**Exercise description:** Can you extract every line of the material below and reproduce each one word for word?

· · · · · · ·

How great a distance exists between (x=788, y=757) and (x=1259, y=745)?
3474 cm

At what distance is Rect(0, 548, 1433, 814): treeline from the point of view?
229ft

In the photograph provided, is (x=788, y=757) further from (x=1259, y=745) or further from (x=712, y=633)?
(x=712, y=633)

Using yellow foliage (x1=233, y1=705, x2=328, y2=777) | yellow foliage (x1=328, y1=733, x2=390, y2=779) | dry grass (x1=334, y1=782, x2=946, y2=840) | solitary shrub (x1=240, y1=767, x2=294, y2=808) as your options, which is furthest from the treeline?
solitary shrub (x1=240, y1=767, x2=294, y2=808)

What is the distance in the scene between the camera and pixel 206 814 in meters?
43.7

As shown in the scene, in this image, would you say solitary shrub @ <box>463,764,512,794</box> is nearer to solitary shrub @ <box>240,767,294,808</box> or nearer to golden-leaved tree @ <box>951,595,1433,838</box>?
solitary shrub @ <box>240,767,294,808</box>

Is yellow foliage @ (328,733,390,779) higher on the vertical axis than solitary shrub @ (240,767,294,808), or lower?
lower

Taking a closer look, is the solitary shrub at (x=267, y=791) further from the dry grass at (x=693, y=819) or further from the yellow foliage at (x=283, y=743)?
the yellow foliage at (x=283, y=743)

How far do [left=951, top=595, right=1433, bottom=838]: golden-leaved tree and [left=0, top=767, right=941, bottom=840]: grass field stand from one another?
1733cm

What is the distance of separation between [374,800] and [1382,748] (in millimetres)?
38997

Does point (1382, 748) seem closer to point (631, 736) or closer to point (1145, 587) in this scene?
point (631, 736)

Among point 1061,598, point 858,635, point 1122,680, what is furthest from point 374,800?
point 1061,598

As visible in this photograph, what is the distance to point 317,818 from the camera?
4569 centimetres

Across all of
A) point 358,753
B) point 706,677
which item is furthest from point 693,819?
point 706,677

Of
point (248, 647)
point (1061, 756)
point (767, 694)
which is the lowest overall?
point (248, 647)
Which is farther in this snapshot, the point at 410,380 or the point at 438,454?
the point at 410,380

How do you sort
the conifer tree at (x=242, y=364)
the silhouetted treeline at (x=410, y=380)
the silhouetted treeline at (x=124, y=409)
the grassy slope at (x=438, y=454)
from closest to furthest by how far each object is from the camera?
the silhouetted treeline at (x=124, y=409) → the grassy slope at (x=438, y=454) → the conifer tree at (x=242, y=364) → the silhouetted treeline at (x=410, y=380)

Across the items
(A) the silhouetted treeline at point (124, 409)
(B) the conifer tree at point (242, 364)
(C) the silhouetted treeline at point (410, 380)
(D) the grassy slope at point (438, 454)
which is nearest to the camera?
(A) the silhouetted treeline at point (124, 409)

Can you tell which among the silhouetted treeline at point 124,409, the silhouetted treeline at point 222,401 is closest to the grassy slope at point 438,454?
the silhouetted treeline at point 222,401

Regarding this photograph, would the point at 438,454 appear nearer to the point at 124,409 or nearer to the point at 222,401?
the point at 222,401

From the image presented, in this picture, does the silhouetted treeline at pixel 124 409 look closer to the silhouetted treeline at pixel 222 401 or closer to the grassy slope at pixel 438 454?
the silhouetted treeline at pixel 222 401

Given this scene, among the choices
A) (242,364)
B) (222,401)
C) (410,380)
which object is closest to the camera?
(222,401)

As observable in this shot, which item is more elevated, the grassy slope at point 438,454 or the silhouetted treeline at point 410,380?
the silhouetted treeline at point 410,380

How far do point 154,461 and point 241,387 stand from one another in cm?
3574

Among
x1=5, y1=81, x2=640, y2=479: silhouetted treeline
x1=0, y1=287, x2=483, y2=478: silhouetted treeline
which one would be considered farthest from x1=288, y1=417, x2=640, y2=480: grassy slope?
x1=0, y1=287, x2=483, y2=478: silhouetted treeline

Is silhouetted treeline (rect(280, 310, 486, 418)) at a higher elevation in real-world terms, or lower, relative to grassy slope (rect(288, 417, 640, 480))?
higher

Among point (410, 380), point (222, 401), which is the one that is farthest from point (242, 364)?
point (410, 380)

· · · · · · ·

**Written solution:**
How great a distance exists between (x=788, y=757) and (x=1259, y=745)?
3474 cm

At what distance is Rect(0, 548, 1433, 814): treeline from the point of view?
229ft

In the photograph provided, is (x=788, y=757) further from (x=1259, y=745) or further from (x=712, y=633)?
(x=712, y=633)

Using yellow foliage (x1=233, y1=705, x2=328, y2=777) | yellow foliage (x1=328, y1=733, x2=390, y2=779) | dry grass (x1=334, y1=782, x2=946, y2=840) | solitary shrub (x1=240, y1=767, x2=294, y2=808) as your options, which is furthest from the treeline?
solitary shrub (x1=240, y1=767, x2=294, y2=808)

What is the distance in the scene between the camera and pixel 206 814 in meters?
43.7

As shown in the scene, in this image, would you say solitary shrub @ <box>463,764,512,794</box> is nearer to solitary shrub @ <box>240,767,294,808</box> or nearer to golden-leaved tree @ <box>951,595,1433,838</box>?
solitary shrub @ <box>240,767,294,808</box>

Is yellow foliage @ (328,733,390,779) higher on the vertical axis than solitary shrub @ (240,767,294,808), or lower?
lower

Taking a closer look, is the solitary shrub at (x=267, y=791) further from the dry grass at (x=693, y=819) or further from the yellow foliage at (x=283, y=743)?
the yellow foliage at (x=283, y=743)

How far do [left=951, top=595, right=1433, bottom=838]: golden-leaved tree and [left=0, top=767, right=941, bottom=840]: grass field stand from one another?
1733cm

What is the distance of separation between [374,800] and [1382,748] (in millimetres)?
38997

Does point (1382, 748) seem closer to point (631, 736) or closer to point (1145, 587) in this scene?
point (631, 736)

Among point 1061,598, point 858,635, point 1122,680, what is furthest from point 374,800?
point 1061,598

As visible in this photograph, what is the distance to point 317,818 from the camera?
4569 centimetres

Across all of
A) point 358,753
B) point 706,677
which item is furthest from point 693,819?
point 706,677

Of
point (248, 647)
point (1061, 756)
point (767, 694)
which is the lowest overall?
point (248, 647)
Which is farther in this snapshot, the point at 410,380 or the point at 438,454?
the point at 410,380

How do you sort
the conifer tree at (x=242, y=364)
the silhouetted treeline at (x=410, y=380)
the silhouetted treeline at (x=124, y=409)
the grassy slope at (x=438, y=454)
from closest to furthest by how far each object is from the camera?
the silhouetted treeline at (x=124, y=409) → the grassy slope at (x=438, y=454) → the conifer tree at (x=242, y=364) → the silhouetted treeline at (x=410, y=380)

Across the items
(A) the silhouetted treeline at point (124, 409)
(B) the conifer tree at point (242, 364)
(C) the silhouetted treeline at point (410, 380)
(D) the grassy slope at point (438, 454)
which is nearest to the camera?
(A) the silhouetted treeline at point (124, 409)

Can you tell which among the silhouetted treeline at point 124,409, the silhouetted treeline at point 222,401 is closest to the grassy slope at point 438,454?
the silhouetted treeline at point 222,401

Regarding this photograph, would the point at 438,454 appear nearer to the point at 124,409 or nearer to the point at 222,401?
the point at 222,401

From the image presented, in this picture, does the silhouetted treeline at pixel 124 409 look closer to the silhouetted treeline at pixel 222 401 or closer to the grassy slope at pixel 438 454?
the silhouetted treeline at pixel 222 401

Given this scene, among the choices
A) (242,364)
B) (222,401)
C) (410,380)
which object is closest to the camera?
(222,401)

As observable in this shot, which item is more elevated, the grassy slope at point 438,454 or the silhouetted treeline at point 410,380?
the silhouetted treeline at point 410,380

How far do point 154,461 and point 241,387 stand from one another in cm?
3574

Among
x1=5, y1=81, x2=640, y2=479: silhouetted treeline
x1=0, y1=287, x2=483, y2=478: silhouetted treeline
which one would be considered farthest from x1=288, y1=417, x2=640, y2=480: grassy slope?
x1=0, y1=287, x2=483, y2=478: silhouetted treeline

Is silhouetted treeline (rect(280, 310, 486, 418)) at a higher elevation in real-world terms, or lower, relative to grassy slope (rect(288, 417, 640, 480))?
higher

Among point (410, 380), point (222, 401), which is the one that is farthest from point (242, 364)?
point (410, 380)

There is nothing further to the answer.